Frank and I have been partners for a long time. Long enough to know when to argue and when not to. When Frank grinned like that, and had that twinkle in his eyes, I knew there was no use arguing.
“The guy's name is Abraham Polanski. He is…was… the owner of Polanski's Garage. Specializing in restorations. His driver's license says he’s really old. And buddy, if you'll look at his right forearm, you'll see something interesting.”
I took a step closer to the body and looked at the outstretched right arm. Just above the wrist was a tattoo. A long list of numbers, nearly faded out completely from years of hard work and being in the sun. But it was there.
“Holocaust survivor,” I said, looking back at Frank.
“Looks it,” nodded my bullet-headed friend. “And does the last name ring any bells?”
I mumbled the last name over a couple of times as I reached up and loosened the knot on my tie and quickly glanced at my watch. It was a quarter past one in the morning. Frank and I had been working for more than twelve hours. He was tired. I was tired. I had a feeling Abraham Polanski probably was damn tired as well.
“Polanski, Polanski.” I kept repeating slowly. And then it hit me, “Aaron Polanski, the lawyer.”
“The one and the same.” Frank nodded, grinning.
“Daddy?” I asked, using a finger to point at the corpse.
“It's not his younger brother.”
I made a face and shook my head in disgust. Aaron Polanski was a high-price lawyer who did criminal work for only those who could afford it. His law offices were on top of a building overlooking the cliffs of the Brown River where it collided with the Little Brown. He and his partners had the entire floor. His connections ran from the river docks all the way up to the state house. He was a lawyer who liked to rub shoulders with the powerful and influential.

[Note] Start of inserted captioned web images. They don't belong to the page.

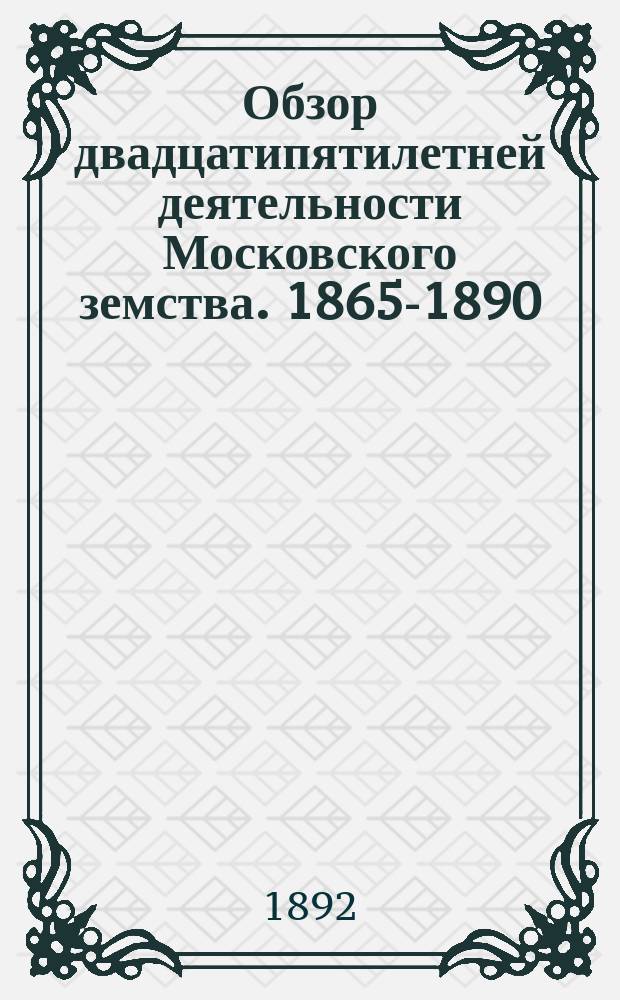 Обзор двадцатипятилетней деятельности Московского земства. 1865-1890 : Взаимное земское страхование строений от огня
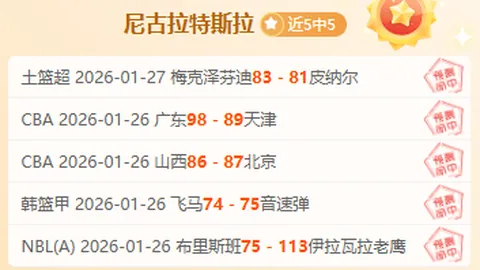 【独家】周日004荷甲焦点战：费耶诺德对决乌德勒支预测推荐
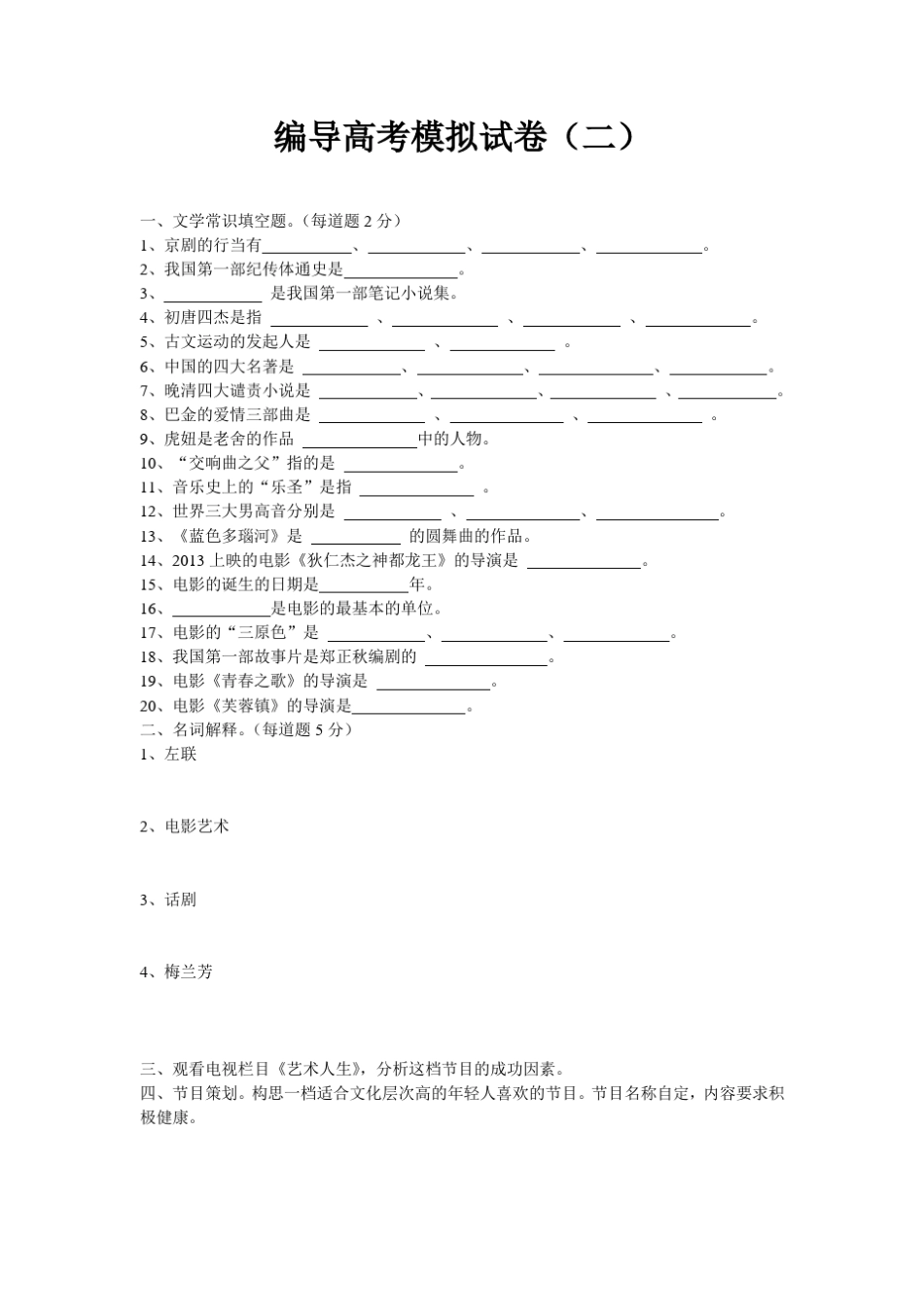 编导考试试题十五套_第2页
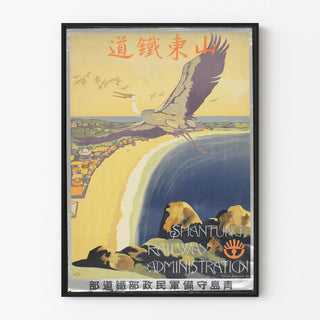 santo-tetsudo-herons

He knew what real power felt like and he wore the mantle of the Chosen Few with a deft ease.
However, into this power broker's life a deep measure of tragedy was about to come barging in, and it would fall on our shoulders to go over and tell him his father had been murdered.
“There's something else I thought you might find interesting,” Frank said, grinning again, as he lifted a hand up and motioned with his index finger to follow him.